◆ PROBLEM REQUIREMENTS ◆
Copy out exactly the line that contains "21,015 | 23.1% |" and all lines following it to the end of the data.

◆ DATASET ◆
○ ○ ○ ○ ○

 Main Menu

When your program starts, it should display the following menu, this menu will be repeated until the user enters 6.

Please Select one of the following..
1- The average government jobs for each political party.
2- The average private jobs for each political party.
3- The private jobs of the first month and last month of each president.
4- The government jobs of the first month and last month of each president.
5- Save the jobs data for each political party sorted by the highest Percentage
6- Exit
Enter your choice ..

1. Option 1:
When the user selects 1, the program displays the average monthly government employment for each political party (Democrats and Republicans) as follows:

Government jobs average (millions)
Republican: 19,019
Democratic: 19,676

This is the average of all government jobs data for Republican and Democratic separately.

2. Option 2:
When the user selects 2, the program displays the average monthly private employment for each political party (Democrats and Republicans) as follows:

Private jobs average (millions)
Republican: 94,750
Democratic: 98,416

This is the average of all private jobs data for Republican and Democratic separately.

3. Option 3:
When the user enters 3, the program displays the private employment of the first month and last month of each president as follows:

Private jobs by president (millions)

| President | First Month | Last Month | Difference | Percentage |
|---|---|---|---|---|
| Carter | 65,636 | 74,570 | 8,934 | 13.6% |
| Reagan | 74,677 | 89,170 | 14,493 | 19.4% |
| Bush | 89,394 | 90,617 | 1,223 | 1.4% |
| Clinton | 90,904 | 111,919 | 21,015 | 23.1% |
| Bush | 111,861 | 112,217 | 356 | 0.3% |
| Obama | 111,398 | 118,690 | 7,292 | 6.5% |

○ ○ ○ ○ ○

◆ TASK RESULT ◆
| Clinton | 90,904 | 111,919 | 21,015 | 23.1% |
| Bush | 111,861 | 112,217 | 356 | 0.3% |
| Obama | 111,398 | 118,690 | 7,292 | 6.5% |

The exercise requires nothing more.